The natural consequence of dumping toys, is that mom is unhappy about the mess. If you have to clean it up, then you have less time to play with ds. Or if he wants to find a toy, you may not be able to find it until the mess is cleaned up. Those types of things are natural consequences.

For me, I don't mind a mess of toys on the floor (though I will pick it up in a day or two. lol). But if ds is looking for something, if I can't find it in, say, 2 minutes, I tell him that we have to clean stuff up to look for it. It seems totally unecessary to me to _move_ toys to look for something, when it would be just as easy to clean them up, and it's easier to find the missing toy.

I agree that removing a toy is not a natural consequence, though it is a logical consequence.

For us, when a toy is being used in a way that may harm someone or something, I redirect ds to another use of the toy, or another way to express his original impulse. So, if he wanted to throw a hard block, I'd maybe tell him to either build with his blocks, or to find a soft ball to throw.
If it's really really an impulse control thing, and I can tell he *wants* to stop but just can't control himself, sometimes it helps for me to say "Let's put this up so you won't be tempted to throw it." Every time that's happened, he's agreed and been happy to have it put away.


----------



## loraxc (Aug 14, 2003)

The suggestion from "The Secret of Parenting" has worked for us, believe it or not:

Ask your child to pick up the toys with you (explain why). If the child doesn't, clean them up yourself, but say, "I asked you to pick up the toys and you didn't, so I had to do it myself. Next time, I expect you to help."

Again...believe it or not...it works.


----------



## Mary-Beth (Nov 20, 2001)

I would do the Secret of Parenting thing 1x but if it didn't work then I wouldn't always pick his stuff up for him everytime. I'd explain the reason you don't want toys on the floor where he has dumped them and then find a solution together. I would say something like, "You like to dump out your toys and I don't want them left here dumped on the floor, how can we work this out?"

You could move the toys to another location where he can dump them.
You could reduce the toys so it's not so much stuff being dumped.

I do see removing toys as a logical consequence if it comes to that. People have tripped over toys and it can be dangerous. But I would jump right to that type of solution either.

As for cleaning up...make sure you make it fun. Sing silly clean up songs, make a game of it. Help each other.

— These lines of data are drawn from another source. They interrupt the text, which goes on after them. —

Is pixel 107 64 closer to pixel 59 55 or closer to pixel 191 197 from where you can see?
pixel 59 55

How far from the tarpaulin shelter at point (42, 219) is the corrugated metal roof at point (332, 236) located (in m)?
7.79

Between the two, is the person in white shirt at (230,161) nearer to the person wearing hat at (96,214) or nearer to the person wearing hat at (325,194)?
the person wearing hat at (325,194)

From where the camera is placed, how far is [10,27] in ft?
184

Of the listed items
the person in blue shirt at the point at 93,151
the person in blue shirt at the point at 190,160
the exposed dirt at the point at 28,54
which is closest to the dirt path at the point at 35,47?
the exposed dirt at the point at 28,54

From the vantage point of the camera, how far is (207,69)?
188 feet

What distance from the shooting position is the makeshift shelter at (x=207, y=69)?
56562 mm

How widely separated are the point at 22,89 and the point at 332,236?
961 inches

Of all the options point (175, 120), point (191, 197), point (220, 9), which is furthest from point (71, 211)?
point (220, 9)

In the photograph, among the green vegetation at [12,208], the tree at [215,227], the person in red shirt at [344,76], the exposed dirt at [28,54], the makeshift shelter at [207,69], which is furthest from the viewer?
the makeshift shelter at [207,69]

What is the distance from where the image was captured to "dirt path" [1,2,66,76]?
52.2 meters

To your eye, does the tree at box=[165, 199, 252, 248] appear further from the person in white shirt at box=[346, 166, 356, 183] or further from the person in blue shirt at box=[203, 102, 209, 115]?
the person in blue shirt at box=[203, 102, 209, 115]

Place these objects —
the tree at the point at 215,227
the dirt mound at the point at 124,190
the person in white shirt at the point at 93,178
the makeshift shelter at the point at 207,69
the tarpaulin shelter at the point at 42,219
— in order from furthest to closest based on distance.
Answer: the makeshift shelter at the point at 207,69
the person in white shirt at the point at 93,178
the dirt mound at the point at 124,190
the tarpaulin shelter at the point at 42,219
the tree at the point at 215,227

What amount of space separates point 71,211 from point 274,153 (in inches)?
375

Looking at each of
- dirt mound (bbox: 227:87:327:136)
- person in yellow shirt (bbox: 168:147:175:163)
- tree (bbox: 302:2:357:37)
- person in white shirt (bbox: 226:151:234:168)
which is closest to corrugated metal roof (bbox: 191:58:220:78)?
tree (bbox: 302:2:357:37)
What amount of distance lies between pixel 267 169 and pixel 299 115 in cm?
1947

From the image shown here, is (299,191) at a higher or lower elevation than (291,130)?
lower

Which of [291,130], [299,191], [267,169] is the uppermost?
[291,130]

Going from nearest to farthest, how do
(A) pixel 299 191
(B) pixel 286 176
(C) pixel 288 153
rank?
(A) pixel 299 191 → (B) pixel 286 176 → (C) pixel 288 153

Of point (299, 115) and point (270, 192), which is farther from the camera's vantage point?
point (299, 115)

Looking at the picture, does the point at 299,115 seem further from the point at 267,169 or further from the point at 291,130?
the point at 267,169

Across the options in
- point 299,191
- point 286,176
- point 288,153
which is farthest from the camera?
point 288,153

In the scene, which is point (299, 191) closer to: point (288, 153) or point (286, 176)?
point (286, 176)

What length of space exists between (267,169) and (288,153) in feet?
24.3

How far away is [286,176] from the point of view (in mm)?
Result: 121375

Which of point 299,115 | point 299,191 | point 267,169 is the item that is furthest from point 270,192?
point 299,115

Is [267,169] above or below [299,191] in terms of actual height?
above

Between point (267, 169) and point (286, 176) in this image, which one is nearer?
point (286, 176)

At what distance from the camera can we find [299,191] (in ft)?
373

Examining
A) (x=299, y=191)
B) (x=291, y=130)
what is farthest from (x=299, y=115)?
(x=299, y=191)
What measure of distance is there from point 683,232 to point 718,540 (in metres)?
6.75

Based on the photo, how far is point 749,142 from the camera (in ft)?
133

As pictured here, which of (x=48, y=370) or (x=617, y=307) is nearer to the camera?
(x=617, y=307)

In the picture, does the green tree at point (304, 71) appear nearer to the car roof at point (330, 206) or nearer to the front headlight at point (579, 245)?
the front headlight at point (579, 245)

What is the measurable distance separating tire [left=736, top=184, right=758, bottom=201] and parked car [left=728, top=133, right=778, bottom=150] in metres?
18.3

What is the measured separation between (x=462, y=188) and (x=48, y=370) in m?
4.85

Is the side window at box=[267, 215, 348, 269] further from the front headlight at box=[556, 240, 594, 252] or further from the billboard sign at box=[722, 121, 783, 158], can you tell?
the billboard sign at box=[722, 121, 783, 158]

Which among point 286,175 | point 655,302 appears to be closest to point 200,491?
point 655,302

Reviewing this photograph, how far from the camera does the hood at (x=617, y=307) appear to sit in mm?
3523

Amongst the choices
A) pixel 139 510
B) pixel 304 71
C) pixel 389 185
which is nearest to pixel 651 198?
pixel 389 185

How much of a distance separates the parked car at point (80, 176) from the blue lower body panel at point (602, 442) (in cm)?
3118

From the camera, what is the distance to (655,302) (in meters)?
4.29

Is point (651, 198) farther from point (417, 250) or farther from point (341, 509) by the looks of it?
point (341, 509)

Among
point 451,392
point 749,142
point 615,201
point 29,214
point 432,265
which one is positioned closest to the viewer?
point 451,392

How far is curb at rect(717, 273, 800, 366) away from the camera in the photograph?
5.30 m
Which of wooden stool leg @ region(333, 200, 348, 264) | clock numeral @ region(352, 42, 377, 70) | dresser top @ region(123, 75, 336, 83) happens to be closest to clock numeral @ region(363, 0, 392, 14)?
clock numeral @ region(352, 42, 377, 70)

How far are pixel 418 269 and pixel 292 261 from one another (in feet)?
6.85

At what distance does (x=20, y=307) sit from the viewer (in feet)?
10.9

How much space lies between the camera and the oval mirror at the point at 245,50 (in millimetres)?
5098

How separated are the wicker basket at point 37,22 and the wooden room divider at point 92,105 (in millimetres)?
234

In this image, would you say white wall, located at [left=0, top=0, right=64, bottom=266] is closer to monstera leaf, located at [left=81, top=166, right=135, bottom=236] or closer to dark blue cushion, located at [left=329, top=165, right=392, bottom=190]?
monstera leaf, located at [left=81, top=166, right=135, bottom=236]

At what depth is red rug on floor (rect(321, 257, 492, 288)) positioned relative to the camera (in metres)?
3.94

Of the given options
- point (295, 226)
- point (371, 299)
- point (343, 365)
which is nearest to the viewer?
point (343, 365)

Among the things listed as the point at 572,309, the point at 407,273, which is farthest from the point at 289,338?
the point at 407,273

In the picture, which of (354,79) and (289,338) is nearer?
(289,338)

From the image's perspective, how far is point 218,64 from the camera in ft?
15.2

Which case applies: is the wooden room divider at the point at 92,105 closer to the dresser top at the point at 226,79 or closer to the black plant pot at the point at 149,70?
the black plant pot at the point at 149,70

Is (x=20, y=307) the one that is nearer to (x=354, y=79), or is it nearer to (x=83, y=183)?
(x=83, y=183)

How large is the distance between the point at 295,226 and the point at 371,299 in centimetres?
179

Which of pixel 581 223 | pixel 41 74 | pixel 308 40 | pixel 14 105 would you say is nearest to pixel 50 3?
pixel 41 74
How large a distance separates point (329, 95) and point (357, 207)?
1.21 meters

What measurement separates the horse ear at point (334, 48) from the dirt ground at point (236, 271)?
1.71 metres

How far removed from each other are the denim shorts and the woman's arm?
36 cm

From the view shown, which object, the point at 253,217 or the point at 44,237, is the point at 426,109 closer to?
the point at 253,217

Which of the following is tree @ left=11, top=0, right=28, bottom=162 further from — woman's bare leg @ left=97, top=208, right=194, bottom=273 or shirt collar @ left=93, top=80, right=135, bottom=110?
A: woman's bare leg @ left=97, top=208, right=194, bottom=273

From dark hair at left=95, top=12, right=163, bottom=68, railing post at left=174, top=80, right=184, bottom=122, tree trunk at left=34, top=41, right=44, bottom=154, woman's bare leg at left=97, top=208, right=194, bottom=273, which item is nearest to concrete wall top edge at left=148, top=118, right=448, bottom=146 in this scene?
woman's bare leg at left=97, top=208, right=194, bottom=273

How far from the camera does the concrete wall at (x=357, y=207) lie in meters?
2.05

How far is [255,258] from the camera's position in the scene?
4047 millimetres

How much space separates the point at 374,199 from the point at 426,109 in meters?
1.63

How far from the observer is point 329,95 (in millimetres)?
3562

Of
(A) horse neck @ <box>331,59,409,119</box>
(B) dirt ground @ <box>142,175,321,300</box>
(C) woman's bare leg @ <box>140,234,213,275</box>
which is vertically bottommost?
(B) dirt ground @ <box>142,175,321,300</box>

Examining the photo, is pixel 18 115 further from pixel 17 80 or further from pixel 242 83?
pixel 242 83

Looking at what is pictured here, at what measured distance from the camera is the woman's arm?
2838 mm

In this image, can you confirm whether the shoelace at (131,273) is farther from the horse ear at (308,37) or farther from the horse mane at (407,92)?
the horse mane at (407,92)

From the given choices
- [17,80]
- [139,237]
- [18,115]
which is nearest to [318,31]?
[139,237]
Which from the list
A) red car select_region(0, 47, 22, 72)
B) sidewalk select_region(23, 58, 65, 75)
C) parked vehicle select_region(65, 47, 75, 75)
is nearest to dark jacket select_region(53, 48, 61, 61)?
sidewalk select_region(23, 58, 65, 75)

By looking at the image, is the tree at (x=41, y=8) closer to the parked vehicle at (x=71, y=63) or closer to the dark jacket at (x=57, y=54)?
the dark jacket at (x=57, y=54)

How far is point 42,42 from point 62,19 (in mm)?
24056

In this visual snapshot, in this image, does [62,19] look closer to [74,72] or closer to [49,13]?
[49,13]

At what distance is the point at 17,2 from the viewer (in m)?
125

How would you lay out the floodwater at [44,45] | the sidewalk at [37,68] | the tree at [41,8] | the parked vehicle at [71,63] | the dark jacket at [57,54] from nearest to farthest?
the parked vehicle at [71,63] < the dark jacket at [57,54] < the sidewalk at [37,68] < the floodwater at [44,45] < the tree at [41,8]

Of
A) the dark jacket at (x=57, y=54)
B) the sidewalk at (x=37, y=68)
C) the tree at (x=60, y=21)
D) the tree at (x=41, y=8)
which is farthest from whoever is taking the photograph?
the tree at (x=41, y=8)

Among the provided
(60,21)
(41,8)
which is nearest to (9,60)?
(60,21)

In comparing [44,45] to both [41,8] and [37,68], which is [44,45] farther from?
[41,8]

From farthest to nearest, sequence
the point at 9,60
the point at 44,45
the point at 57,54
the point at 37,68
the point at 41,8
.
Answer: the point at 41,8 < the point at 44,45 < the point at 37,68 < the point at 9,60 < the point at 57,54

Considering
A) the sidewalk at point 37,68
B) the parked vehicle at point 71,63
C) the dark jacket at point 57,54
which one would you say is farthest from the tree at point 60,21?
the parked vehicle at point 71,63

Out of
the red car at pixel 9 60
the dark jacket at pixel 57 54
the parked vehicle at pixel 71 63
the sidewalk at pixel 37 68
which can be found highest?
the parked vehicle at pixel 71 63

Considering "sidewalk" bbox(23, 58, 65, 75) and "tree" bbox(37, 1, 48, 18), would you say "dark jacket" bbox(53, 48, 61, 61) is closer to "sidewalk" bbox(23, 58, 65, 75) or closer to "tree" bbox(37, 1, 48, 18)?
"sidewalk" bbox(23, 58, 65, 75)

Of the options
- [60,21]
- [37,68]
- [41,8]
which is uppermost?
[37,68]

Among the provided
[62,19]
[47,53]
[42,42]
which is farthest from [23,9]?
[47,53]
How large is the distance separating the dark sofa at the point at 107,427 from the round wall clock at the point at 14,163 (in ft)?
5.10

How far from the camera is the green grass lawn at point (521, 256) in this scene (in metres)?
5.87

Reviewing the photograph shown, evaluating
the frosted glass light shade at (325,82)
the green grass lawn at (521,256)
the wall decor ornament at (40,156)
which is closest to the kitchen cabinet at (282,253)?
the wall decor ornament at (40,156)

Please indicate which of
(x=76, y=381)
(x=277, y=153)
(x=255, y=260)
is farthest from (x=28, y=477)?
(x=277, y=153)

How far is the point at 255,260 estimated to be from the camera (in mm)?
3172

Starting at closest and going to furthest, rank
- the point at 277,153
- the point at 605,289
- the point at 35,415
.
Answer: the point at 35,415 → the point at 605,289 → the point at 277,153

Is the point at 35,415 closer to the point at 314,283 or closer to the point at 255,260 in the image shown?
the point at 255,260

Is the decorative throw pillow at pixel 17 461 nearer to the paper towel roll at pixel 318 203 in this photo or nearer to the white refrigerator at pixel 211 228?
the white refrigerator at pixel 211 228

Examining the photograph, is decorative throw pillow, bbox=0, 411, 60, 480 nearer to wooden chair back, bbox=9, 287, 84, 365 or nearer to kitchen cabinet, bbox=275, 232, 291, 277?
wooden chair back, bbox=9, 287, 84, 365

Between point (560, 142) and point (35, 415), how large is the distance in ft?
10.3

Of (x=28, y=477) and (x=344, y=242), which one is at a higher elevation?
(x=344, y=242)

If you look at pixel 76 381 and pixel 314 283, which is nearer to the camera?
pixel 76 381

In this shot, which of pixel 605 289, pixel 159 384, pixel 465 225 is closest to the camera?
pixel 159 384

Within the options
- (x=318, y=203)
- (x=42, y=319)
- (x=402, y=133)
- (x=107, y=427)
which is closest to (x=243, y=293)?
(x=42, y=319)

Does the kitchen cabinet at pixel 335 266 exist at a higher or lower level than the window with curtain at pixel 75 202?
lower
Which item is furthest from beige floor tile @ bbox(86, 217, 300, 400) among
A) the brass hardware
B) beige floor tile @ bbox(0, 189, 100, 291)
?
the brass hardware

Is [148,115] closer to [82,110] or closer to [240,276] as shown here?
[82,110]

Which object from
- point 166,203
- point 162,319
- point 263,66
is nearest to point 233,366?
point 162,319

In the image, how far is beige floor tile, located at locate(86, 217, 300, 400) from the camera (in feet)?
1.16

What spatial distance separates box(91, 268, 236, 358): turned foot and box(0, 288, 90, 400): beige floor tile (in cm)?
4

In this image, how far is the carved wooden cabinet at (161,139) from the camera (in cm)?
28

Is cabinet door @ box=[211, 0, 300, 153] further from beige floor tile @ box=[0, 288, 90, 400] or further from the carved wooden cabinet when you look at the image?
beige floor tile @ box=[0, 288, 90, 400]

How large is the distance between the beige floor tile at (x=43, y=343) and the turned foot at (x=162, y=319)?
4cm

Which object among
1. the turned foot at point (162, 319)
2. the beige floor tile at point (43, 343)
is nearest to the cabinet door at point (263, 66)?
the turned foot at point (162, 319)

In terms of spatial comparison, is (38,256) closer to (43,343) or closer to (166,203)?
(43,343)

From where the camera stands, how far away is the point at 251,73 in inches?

Read books about cleaning up and that sort of thing to help him understand that it helps keep toys safe, people safe, and makes things easy to find, etc.


----------



## hippymomma69 (Feb 28, 2007)

Not sure how old your DS is but here are some things that we have done with some success:

-make DD's room HER room - if she wants to dump toys all over, that's fine, it's her room - but that is not allowed in common areas. She is redirected to her room if she wants to dump things

-I am very specific in my requests for things for her to "clean" - "put that truck on the shelf" is more effective for her than "help me clean up" - I don't expect her to put everything away yet but am satisfied with 2-5 minutes of concentrated effort on her part (she might get 4 things put away in that time) - I also have her help with putting away dishes, bringing dishes from the table to the sink, etc She really seems to like "real life" practice

For throwing, we have practiced hard and soft...we can throw SOFT things but not HARD things...if you make a game of it then it can be fun! I also say "don't throw things at people" over and over to make sure she is understanding me....

we don't really do punishments/logical consequences per se so I can't really help from that perspective...mostly I just act as if this is what is expected and DD will go along with it - I'm sure she's just easy! LOL She is 3.5 and I'm okay with her progress so far.

hth
peace
robyn


----------



## Piglet68 (Apr 5, 2002)

I agree with hippymomma and deva and mary beth's suggestion of involving him in the solution.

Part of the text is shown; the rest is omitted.